Have Not Awoken Yet
Two weeks since I arrived back at home.
Some of the gang kept right on going, and swear they won’t stop until the tip of South America!
Perhaps I stopped too suddenly after 4,200 miles of riding, day in, day out. Sudden deceleration CAN scramble the brain (ask anyone who’s hit a tree).
Maybe I’m sensitive to the ‘insult’ of quitting after two months of 18 mph for about 5-6 hours a day. Or was it 16 mph?
That’s irrelevant–only Corey cared enough to keep track of mileages and placings–I just know I’m tired beyond words.
Now and then, I’ll do an errand, and the floaty, dreamlike feeling that ‘this is not reality yet’ accompanies me down the quiet street. I am used to being shocked into waking up, paying closer attention, concentrating on hazards, dangerous possible scenarios, my risky choice of bicycling to the store, friend’s house, unemployment office (joke alert).
So far, no shocks to the system. I miss riding in a group. I miss having to pay close attention.
How can I get that wakeful, alert feeling while sitting at a desk, indoors?

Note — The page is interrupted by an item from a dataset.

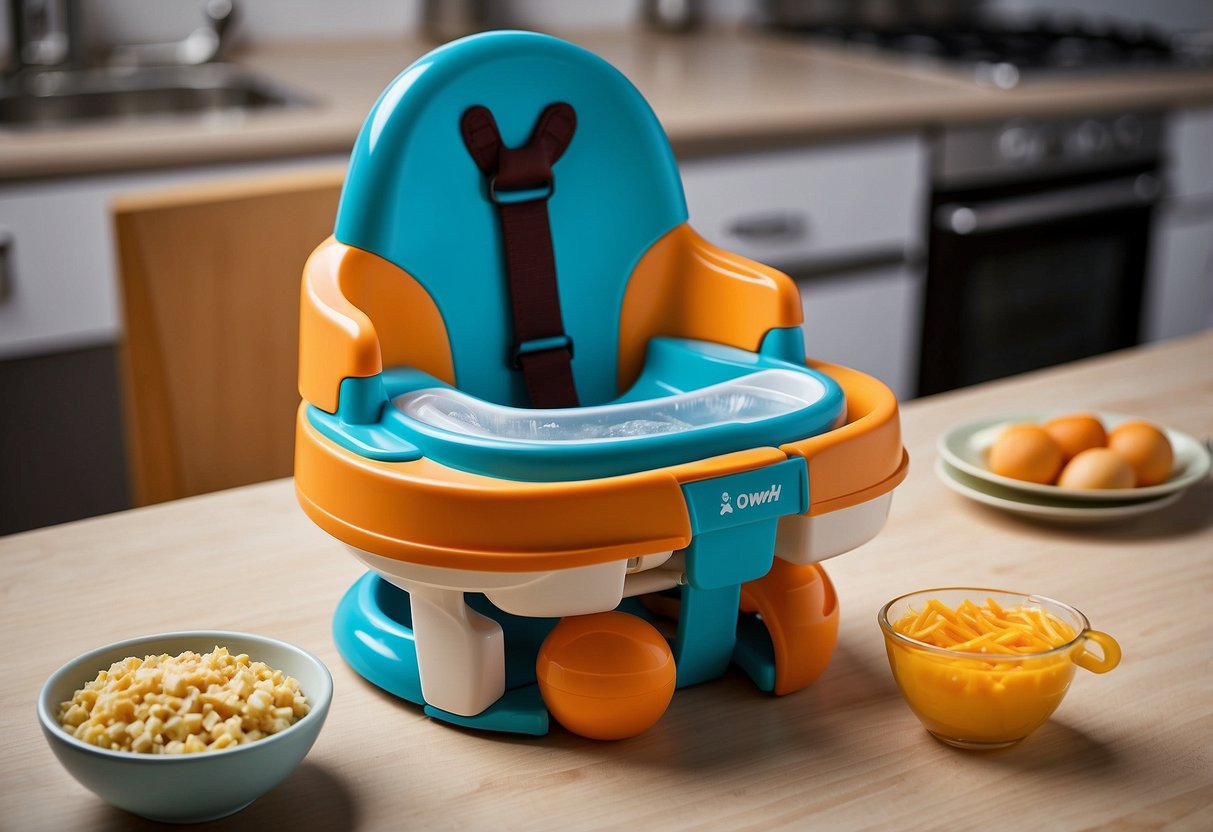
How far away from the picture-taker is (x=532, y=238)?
2.71 ft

I have to pull that book together (The Lady’s Cycling Companion)…I have a chapter already to go: “One Less Scar”, drawn from experience.
Not neccessarily my own, since I’m pretty risk-averse.

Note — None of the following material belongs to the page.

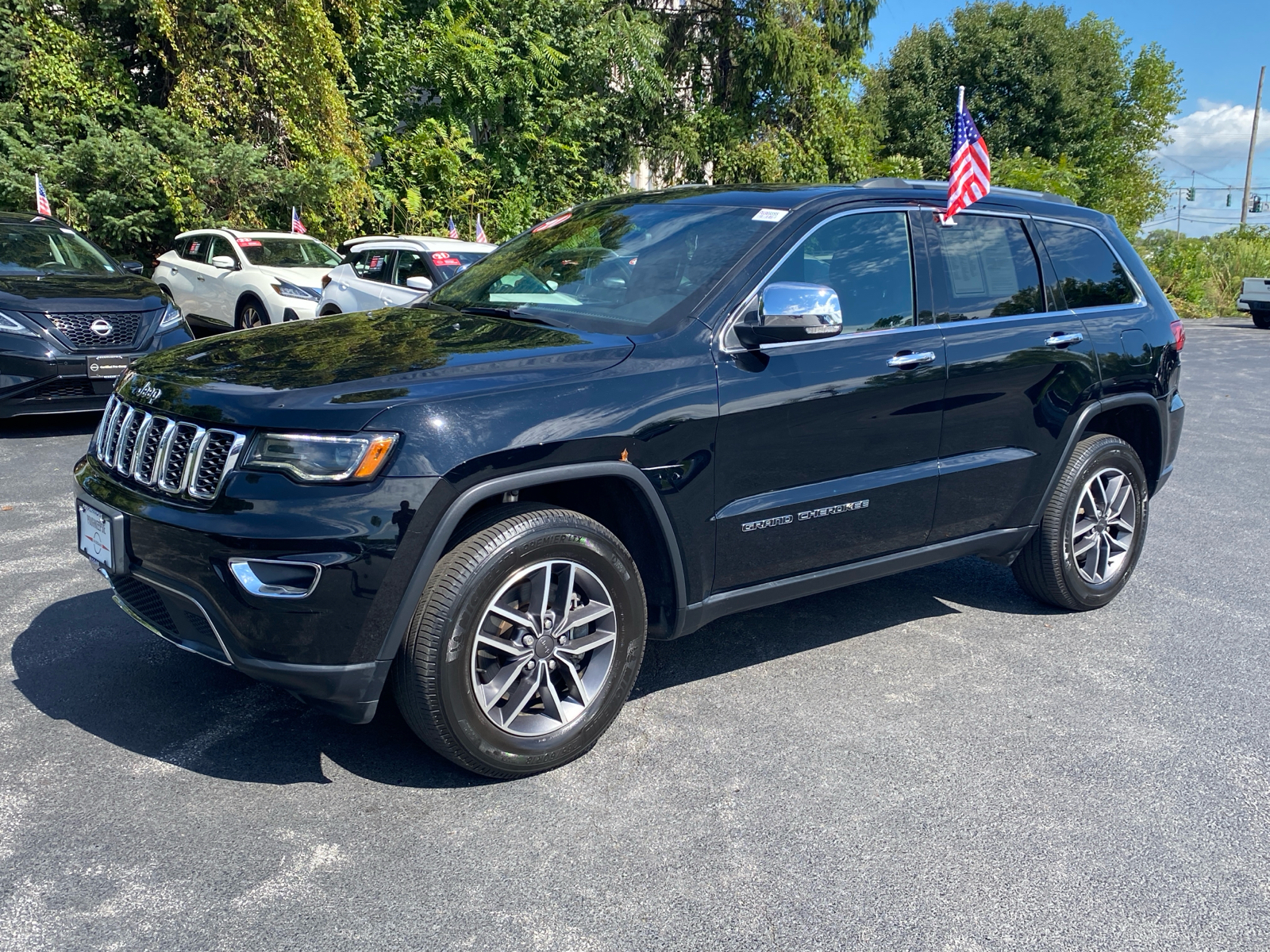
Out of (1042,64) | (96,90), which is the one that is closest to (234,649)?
(96,90)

No, Other People are my experts.
They skim alongside car doors.
Tap wheels with another rider and flip over the bars.
Zip around blind turns into–surprise!–Unanticipated Stationary Objects, and go straight to the hospital.
Ignore being dead-tired,
Ride without a light,
ride on a broken bike.
They look down, not at the road ahead.
Brake suddenly without remembering people behind ’em.
Oh, how wakeful one must be.
I rather wish I, too, had kept on going.
(Very thoughtful of your bike to get into bed chain side UP.)
Rest up and give it a little more time.
You’ll be raising hell again before you know it.